◆ Required task:
Render each line of the material as a string in a JSON list, skipping blank lines.

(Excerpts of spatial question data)
# # #
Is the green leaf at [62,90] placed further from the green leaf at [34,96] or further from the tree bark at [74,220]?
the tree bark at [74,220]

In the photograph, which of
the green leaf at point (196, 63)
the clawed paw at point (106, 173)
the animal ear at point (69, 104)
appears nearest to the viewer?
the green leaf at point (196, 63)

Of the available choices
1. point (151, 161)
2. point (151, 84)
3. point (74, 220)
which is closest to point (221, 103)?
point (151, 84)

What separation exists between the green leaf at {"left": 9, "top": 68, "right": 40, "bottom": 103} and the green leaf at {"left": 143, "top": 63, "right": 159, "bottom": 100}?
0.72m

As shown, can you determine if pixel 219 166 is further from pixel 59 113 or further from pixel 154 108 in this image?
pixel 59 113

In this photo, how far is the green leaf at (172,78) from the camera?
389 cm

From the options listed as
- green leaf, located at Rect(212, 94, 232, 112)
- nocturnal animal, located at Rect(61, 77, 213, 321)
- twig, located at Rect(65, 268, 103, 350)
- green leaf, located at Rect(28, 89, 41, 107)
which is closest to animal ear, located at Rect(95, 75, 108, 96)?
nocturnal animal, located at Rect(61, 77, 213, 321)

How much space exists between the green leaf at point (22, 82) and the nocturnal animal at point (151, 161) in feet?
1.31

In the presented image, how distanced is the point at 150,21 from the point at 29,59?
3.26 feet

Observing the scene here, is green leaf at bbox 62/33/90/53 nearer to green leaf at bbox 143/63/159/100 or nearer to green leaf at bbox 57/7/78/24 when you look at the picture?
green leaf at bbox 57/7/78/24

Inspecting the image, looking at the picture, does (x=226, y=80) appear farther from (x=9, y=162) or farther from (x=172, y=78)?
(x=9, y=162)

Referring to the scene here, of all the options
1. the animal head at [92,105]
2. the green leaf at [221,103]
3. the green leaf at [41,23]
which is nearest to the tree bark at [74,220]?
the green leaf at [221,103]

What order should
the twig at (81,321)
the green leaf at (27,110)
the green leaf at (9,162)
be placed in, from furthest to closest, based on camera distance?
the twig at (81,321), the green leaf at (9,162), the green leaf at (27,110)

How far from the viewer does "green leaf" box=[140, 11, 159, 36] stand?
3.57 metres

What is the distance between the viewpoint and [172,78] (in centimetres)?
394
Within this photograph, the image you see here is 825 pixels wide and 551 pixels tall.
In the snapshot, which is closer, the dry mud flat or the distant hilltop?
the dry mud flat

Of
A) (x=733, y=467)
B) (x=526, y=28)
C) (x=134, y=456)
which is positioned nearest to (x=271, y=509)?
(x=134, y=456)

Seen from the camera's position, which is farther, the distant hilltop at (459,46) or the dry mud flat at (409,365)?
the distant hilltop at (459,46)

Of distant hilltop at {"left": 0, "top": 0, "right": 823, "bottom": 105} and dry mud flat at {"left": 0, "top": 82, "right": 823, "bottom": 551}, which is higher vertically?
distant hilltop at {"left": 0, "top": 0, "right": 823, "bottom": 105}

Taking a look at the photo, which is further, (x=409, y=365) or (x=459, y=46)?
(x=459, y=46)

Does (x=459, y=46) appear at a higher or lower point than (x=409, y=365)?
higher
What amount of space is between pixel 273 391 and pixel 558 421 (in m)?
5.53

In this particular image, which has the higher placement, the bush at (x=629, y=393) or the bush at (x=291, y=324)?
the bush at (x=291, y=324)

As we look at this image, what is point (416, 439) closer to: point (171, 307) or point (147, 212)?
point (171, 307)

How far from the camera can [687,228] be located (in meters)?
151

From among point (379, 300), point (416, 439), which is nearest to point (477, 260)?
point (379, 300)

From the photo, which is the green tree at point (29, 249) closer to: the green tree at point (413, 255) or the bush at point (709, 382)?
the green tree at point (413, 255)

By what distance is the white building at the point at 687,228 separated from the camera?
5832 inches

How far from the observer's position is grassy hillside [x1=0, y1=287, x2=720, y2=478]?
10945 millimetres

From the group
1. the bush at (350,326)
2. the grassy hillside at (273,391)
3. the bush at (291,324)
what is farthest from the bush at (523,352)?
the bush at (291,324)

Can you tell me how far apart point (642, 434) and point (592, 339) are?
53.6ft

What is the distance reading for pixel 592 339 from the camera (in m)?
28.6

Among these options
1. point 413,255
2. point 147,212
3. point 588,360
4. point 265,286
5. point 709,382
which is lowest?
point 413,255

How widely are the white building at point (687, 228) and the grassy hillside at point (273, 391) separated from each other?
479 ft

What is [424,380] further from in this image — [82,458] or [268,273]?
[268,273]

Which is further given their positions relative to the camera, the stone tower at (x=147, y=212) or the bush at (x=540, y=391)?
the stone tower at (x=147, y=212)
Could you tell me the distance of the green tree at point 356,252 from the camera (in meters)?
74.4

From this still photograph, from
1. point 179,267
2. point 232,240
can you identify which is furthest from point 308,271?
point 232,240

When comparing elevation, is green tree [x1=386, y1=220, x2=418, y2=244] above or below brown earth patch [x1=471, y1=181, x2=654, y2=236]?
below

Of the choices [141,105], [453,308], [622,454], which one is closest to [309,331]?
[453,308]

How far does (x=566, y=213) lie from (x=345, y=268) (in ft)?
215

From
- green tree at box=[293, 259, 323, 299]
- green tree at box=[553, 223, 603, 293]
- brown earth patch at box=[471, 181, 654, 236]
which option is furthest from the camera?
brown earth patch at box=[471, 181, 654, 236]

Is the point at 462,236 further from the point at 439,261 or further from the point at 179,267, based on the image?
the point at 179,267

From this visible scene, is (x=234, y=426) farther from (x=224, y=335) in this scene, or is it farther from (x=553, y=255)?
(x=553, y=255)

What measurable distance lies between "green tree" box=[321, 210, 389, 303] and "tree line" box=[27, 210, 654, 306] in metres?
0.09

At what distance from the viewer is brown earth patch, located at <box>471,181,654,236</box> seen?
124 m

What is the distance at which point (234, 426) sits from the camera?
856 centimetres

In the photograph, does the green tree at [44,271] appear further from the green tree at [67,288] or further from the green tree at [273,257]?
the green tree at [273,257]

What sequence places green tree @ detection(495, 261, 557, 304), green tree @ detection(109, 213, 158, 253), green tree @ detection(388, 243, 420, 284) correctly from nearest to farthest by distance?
# # #
◆ Result of this exercise:
[
  "Is the green leaf at [62,90] placed further from the green leaf at [34,96] or further from the tree bark at [74,220]?",
  "the tree bark at [74,220]",
  "In the photograph, which of",
  "the green leaf at point (196, 63)",
  "the clawed paw at point (106, 173)",
  "the animal ear at point (69, 104)",
  "appears nearest to the viewer?",
  "the green leaf at point (196, 63)",
  "Of the available choices",
  "1. point (151, 161)",
  "2. point (151, 84)",
  "3. point (74, 220)",
  "which is closest to point (221, 103)?",
  "point (151, 84)",
  "What separation exists between the green leaf at {\"left\": 9, \"top\": 68, \"right\": 40, \"bottom\": 103} and the green leaf at {\"left\": 143, \"top\": 63, \"right\": 159, \"bottom\": 100}?",
  "0.72m",
  "As shown, can you determine if pixel 219 166 is further from pixel 59 113 or further from pixel 154 108 in this image?",
  "pixel 59 113",
  "In this photo, how far is the green leaf at (172,78) from the camera?",
  "389 cm",
  "From the options listed as",
  "- green leaf, located at Rect(212, 94, 232, 112)",
  "- nocturnal animal, located at Rect(61, 77, 213, 321)",
  "- twig, located at Rect(65, 268, 103, 350)",
  "- green leaf, located at Rect(28, 89, 41, 107)",
  "which is closest to animal ear, located at Rect(95, 75, 108, 96)?",
  "nocturnal animal, located at Rect(61, 77, 213, 321)",
  "How much space exists between the green leaf at point (22, 82) and the nocturnal animal at point (151, 161) in feet?",
  "1.31",
  "In the presented image, how distanced is the point at 150,21 from the point at 29,59?",
  "3.26 feet",
  "Observing the scene here, is green leaf at bbox 62/33/90/53 nearer to green leaf at bbox 143/63/159/100 or nearer to green leaf at bbox 57/7/78/24 when you look at the picture?",
  "green leaf at bbox 57/7/78/24",
  "Inspecting the image, looking at the picture, does (x=226, y=80) appear farther from (x=9, y=162) or farther from (x=172, y=78)?",
  "(x=9, y=162)",
  "Referring to the scene here, of all the options",
  "1. the animal head at [92,105]",
  "2. the green leaf at [221,103]",
  "3. the green leaf at [41,23]",
  "which is nearest to the tree bark at [74,220]?",
  "the green leaf at [221,103]",
  "What order should",
  "the twig at (81,321)",
  "the green leaf at (27,110)",
  "the green leaf at (9,162)",
  "be placed in, from furthest to closest, based on camera distance?",
  "the twig at (81,321), the green leaf at (9,162), the green leaf at (27,110)",
  "How far from the viewer does \"green leaf\" box=[140, 11, 159, 36] stand?",
  "3.57 metres",
  "What is the distance between the viewpoint and [172,78] (in centimetres)?",
  "394",
  "Within this photograph, the image you see here is 825 pixels wide and 551 pixels tall.",
  "In the snapshot, which is closer, the dry mud flat or the distant hilltop?",
  "the dry mud flat",
  "Of",
  "A) (x=733, y=467)",
  "B) (x=526, y=28)",
  "C) (x=134, y=456)",
  "which is positioned nearest to (x=271, y=509)?",
  "(x=134, y=456)",
  "Seen from the camera's position, which is farther, the distant hilltop at (459,46) or the dry mud flat at (409,365)?",
  "the distant hilltop at (459,46)",
  "Of distant hilltop at {\"left\": 0, \"top\": 0, \"right\": 823, \"bottom\": 105} and dry mud flat at {\"left\": 0, \"top\": 82, \"right\": 823, \"bottom\": 551}, which is higher vertically?",
  "distant hilltop at {\"left\": 0, \"top\": 0, \"right\": 823, \"bottom\": 105}",
  "Taking a look at the photo, which is further, (x=409, y=365) or (x=459, y=46)?",
  "(x=459, y=46)",
  "Does (x=459, y=46) appear at a higher or lower point than (x=409, y=365)?",
  "higher",
  "What amount of space is between pixel 273 391 and pixel 558 421 (in m)?",
  "5.53",
  "In this particular image, which has the higher placement, the bush at (x=629, y=393) or the bush at (x=291, y=324)?",
  "the bush at (x=291, y=324)",
  "As we look at this image, what is point (416, 439) closer to: point (171, 307) or point (147, 212)?",
  "point (171, 307)",
  "How far from the camera can [687,228] be located (in meters)?",
  "151",
  "From among point (379, 300), point (416, 439), which is nearest to point (477, 260)?",
  "point (379, 300)",
  "From the photo, which is the green tree at point (29, 249) closer to: the green tree at point (413, 255) or the bush at point (709, 382)?",
  "the green tree at point (413, 255)",
  "By what distance is the white building at the point at 687,228 separated from the camera?",
  "5832 inches",
  "How far from the observer's position is grassy hillside [x1=0, y1=287, x2=720, y2=478]?",
  "10945 millimetres",
  "From the group",
  "1. the bush at (350,326)",
  "2. the grassy hillside at (273,391)",
  "3. the bush at (291,324)",
  "what is farthest from the bush at (523,352)?",
  "the bush at (291,324)",
  "Can you tell me how far apart point (642, 434) and point (592, 339) are?",
  "53.6ft",
  "What is the distance reading for pixel 592 339 from the camera (in m)?",
  "28.6",
  "Among these options",
  "1. point 413,255",
  "2. point 147,212",
  "3. point 588,360",
  "4. point 265,286",
  "5. point 709,382",
  "which is lowest?",
  "point 413,255",
  "How widely are the white building at point (687, 228) and the grassy hillside at point (273, 391) separated from each other?",
  "479 ft",
  "What is [424,380] further from in this image — [82,458] or [268,273]?",
  "[268,273]",
  "Which is further given their positions relative to the camera, the stone tower at (x=147, y=212) or the bush at (x=540, y=391)?",
  "the stone tower at (x=147, y=212)",
  "Could you tell me the distance of the green tree at point 356,252 from the camera (in meters)?",
  "74.4",
  "From this still photograph, from",
  "1. point 179,267",
  "2. point 232,240",
  "can you identify which is furthest from point 308,271?",
  "point 232,240",
  "When comparing elevation, is green tree [x1=386, y1=220, x2=418, y2=244] above or below brown earth patch [x1=471, y1=181, x2=654, y2=236]?",
  "below",
  "Of the choices [141,105], [453,308], [622,454], which one is closest to [309,331]?",
  "[453,308]",
  "How far does (x=566, y=213) lie from (x=345, y=268) (in ft)?",
  "215",
  "From",
  "- green tree at box=[293, 259, 323, 299]",
  "- green tree at box=[553, 223, 603, 293]",
  "- brown earth patch at box=[471, 181, 654, 236]",
  "which option is furthest from the camera?",
  "brown earth patch at box=[471, 181, 654, 236]",
  "Is the point at 462,236 further from the point at 439,261 or further from the point at 179,267, based on the image?",
  "the point at 179,267",
  "From this visible scene, is (x=234, y=426) farther from (x=224, y=335) in this scene, or is it farther from (x=553, y=255)?",
  "(x=553, y=255)",
  "What measurable distance lies between \"green tree\" box=[321, 210, 389, 303] and \"tree line\" box=[27, 210, 654, 306] in metres?",
  "0.09",
  "At what distance from the viewer is brown earth patch, located at <box>471,181,654,236</box> seen?",
  "124 m",
  "What is the distance at which point (234, 426) sits from the camera?",
  "856 centimetres",
  "In the photograph, does the green tree at [44,271] appear further from the green tree at [67,288] or further from the green tree at [273,257]?",
  "the green tree at [273,257]",
  "What sequence places green tree @ detection(495, 261, 557, 304), green tree @ detection(109, 213, 158, 253), green tree @ detection(388, 243, 420, 284) correctly from nearest to farthest by distance?"
]